··· GIVEN DATA
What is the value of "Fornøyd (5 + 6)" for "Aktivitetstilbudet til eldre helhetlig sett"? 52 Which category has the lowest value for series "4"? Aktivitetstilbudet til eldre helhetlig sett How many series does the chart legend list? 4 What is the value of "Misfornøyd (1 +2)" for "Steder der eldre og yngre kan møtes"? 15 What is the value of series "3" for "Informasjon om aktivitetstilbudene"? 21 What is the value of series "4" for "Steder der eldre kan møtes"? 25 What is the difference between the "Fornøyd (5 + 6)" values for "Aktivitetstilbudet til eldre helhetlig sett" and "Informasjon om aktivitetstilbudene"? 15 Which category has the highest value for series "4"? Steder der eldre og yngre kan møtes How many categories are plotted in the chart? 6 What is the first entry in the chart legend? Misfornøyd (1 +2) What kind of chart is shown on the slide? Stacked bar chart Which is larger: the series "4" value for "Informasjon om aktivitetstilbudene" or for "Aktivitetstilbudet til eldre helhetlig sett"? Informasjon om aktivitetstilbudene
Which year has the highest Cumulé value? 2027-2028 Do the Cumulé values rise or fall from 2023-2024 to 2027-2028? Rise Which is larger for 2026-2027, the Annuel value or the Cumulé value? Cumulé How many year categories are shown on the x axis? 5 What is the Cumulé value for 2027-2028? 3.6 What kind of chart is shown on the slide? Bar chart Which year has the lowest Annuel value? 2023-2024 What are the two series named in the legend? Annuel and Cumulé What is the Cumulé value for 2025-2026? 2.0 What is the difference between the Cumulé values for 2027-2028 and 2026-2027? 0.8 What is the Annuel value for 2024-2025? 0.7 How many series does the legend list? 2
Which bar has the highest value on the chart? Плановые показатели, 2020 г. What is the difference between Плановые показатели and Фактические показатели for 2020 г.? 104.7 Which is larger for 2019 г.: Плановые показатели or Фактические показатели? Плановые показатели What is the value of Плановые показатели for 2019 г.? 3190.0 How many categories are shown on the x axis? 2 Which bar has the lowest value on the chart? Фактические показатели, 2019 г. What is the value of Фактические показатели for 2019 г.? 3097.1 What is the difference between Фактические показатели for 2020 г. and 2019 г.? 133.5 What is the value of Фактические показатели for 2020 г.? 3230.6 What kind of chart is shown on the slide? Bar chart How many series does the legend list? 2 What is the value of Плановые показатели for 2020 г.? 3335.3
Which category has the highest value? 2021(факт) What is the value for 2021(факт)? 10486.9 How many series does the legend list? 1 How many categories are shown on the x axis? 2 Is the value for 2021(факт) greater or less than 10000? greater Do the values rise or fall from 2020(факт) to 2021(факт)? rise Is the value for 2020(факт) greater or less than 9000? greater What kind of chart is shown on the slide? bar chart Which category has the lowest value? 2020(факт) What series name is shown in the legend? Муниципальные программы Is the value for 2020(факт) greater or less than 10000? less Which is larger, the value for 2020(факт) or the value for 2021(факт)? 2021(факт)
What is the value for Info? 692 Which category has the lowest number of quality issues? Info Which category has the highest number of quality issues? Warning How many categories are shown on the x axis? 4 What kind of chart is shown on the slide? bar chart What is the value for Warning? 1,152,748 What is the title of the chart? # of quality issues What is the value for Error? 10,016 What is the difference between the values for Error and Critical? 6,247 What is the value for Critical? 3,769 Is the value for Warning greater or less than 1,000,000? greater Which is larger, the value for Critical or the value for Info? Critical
······
**TRY IT**
Count how many of the rows above contain the string "eldre", with case counting. Give only the number.

**PROBLEM SOLUTION**
1